BEGIN Selected extract

Now the book is out, and Margolick, a longtime New York Times and Vanity Fair writer, has put the question to rest. When Caesar Was King: How Sid Caesar Reinvented American Comedy is a lively and thoroughly engrossing account of who Caesar was, why he was so important, and how he transformed American comedy with his short-lived (1950-1954) but influential TV program Your Show of Shows.

At the peak of the show’s popularity, Caesar was the most highly paid comedian in America. Some 20 million people tuned into NBC every week to watch the program that was broadcast live on Saturday night from a studio in midtown Manhattan two decades before Saturday Night Live. The variety show featured film spoofs, pantomime, and sketches in which Caesar played a beleaguered husband opposite the brilliant Imogene Coca with her rubbery, “wonderfully flexible face,” as one critic put it.

Sid Caesar and Imogen Coca, circa 1955. Photo by Hulton Archive/Getty Images)

Despite their comedic hijinks, Margolick repeatedly makes the point that Caesar, who died at age 91 in 2014, was “the unlikeliest of comics: introverted, ill at ease, tongue-tied.” Larry Gelbart, a writer for Caesar who went on to create the hit TV series M*A*S*H in the 1970s, described his boss’ personality as “zero, non-existent.” According to Simon, he was “extremely smart but completely inarticulate.” Even so, he could bring down the house by impersonating everything from an imperious German general to a fly crawling on a piece of feta cheese. He had what another one of his writers, Howard Morris, called a “meshugana energy.”

Though nothing about Your Show of Shows was overtly Jewish, Margolick makes a convincing argument that Caesar’s humor was intrinsically Jewish and that Jews across America read it as such. Among other things, it was Jewish in its “literate, detached, irreverent” point of view, in its “resentment toward the establishment and sympathy for the underdog,” and “in its obsession, born of privation, with food.”

Caesar grew up in Yonkers, the son of Jewish immigrants from Poland and Russia, who ran a rooming house and luncheonette. Since the eatery catered to laborers, many of them foreign-born, Margolick speculates that Caesar, who didn’t learn to talk until he was 3, developed his uncanny ability to mimic foreign languages — his signature double-talk — by absorbing the “sounds and sensibilities” of the conversations he overheard while busing tables.

END Selected extract

Work instructions
A) Print every one of the notation entries word for word, but leave out the pictures.
B) Pick up the piece about Sid Caesar right after its last sentence and keep writing it.
The entries that come next are not connected to the piece about Sid Caesar.

BEGIN Listed entries

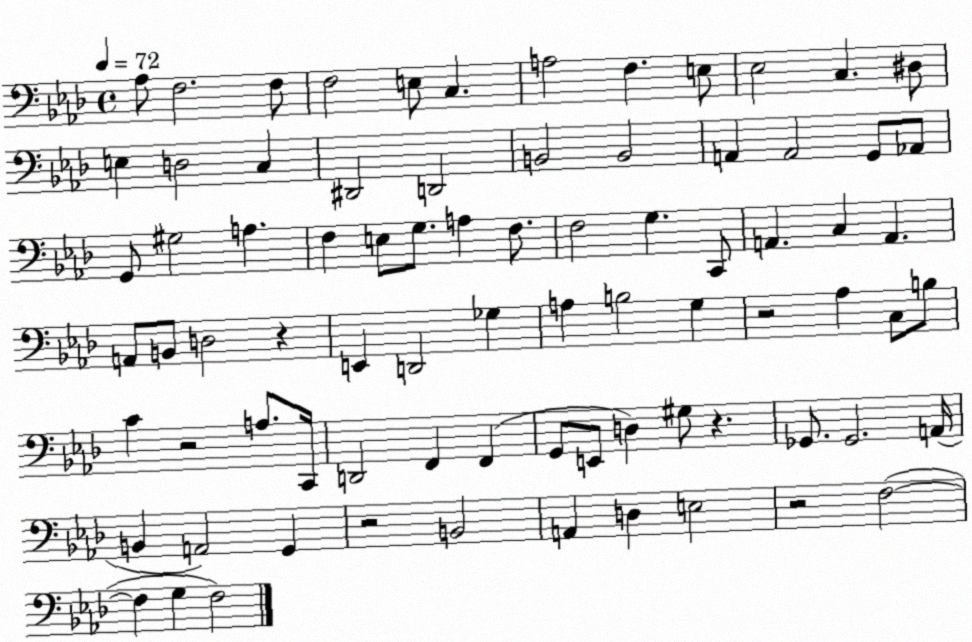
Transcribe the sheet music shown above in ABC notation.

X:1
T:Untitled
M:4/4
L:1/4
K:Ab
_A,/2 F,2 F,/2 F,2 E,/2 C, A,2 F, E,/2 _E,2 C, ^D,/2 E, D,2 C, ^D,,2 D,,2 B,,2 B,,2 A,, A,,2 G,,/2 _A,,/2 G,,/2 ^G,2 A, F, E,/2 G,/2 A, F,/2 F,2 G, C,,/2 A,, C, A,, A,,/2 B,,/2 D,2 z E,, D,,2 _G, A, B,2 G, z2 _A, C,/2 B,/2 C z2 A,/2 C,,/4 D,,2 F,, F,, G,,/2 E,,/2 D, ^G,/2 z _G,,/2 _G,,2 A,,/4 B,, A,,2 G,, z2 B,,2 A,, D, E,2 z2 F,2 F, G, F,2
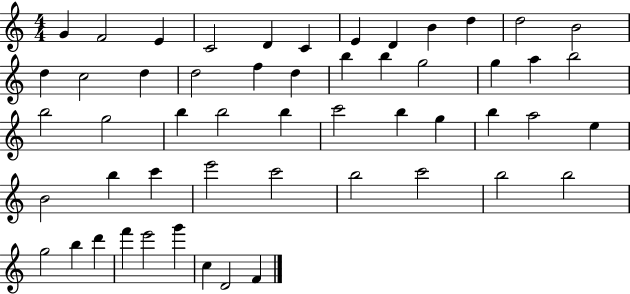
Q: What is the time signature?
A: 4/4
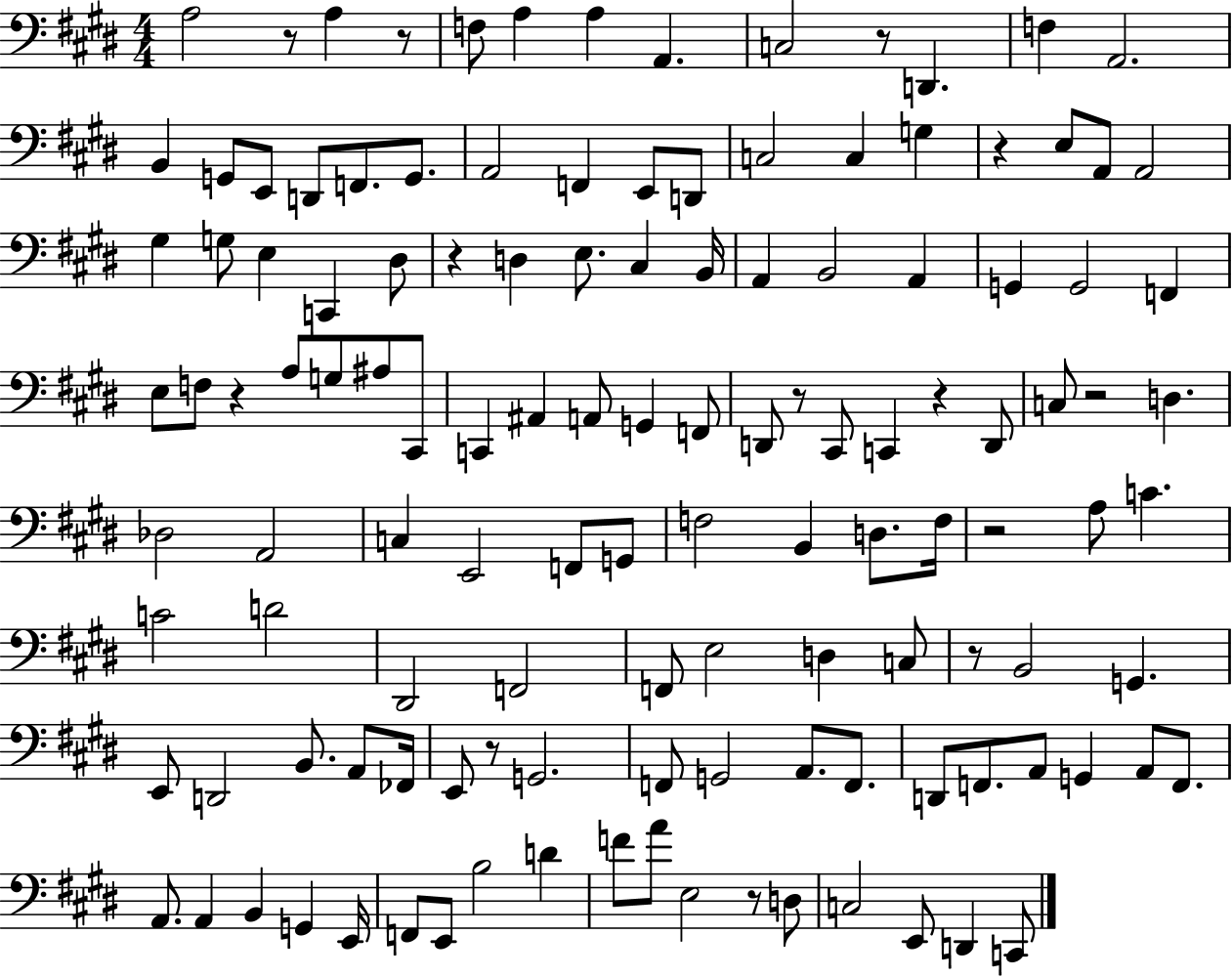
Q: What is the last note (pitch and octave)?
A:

END Listed entries

Responses
A)
Transcribe the sheet music shown above in ABC notation.

X:1
T:Untitled
M:4/4
L:1/4
K:Ab
_A,/2 F,2 F,/2 F,2 E,/2 C, A,2 F, E,/2 _E,2 C, ^D,/2 E, D,2 C, ^D,,2 D,,2 B,,2 B,,2 A,, A,,2 G,,/2 _A,,/2 G,,/2 ^G,2 A, F, E,/2 G,/2 A, F,/2 F,2 G, C,,/2 A,, C, A,, A,,/2 B,,/2 D,2 z E,, D,,2 _G, A, B,2 G, z2 _A, C,/2 B,/2 C z2 A,/2 C,,/4 D,,2 F,, F,, G,,/2 E,,/2 D, ^G,/2 z _G,,/2 _G,,2 A,,/4 B,, A,,2 G,, z2 B,,2 A,, D, E,2 z2 F,2 F, G, F,2
Q: What is the time signature?
A: 4/4
Q: What is the last note (pitch and octave)?
A:

B)
After a deadbeat boarder left behind a saxophone, young Sidney learned to play it, eventually offering him a way out of his straitened circumstances. Soon he was playing gigs in the Catskills, where he branched out into comedy to earn a little extra money. By the 1940s, Caesar was back in New York, where he had the great good fortune to meet the Viennese-born Max Liebman, who had been producing musical revues at a resort in the Poconos and thought Caesar was “the finest comic talent since Charlie Chaplin.” Liebman would go on to direct Your Show of Shows and, more than anyone else, make Sid Caesar a star.

But the toll of producing a 90-minute live show over 30-odd weeks for more than four years was tremendous. By its fourth and final season, Your Show of Shows couldn’t sustain the level of brilliance and innovation it had achieved during the so-called golden era of live television production in the 1950s. Audiences were changing as more and more Americans outside the big cities, mostly in the Northeast, were acquiring TVs, and their taste skewed more in the direction of the bandleader and accordionist Lawrence Welk.

Caesar turned 32 during the last year of Your Show of Shows and would go on to headline other shows including Caesar’s Hour and Sid Caesar Invites You, the latter briefly reuniting him with Coca. But by the 1960s, he was largely off the air, grappling with alcoholism, depression and an addiction to pills.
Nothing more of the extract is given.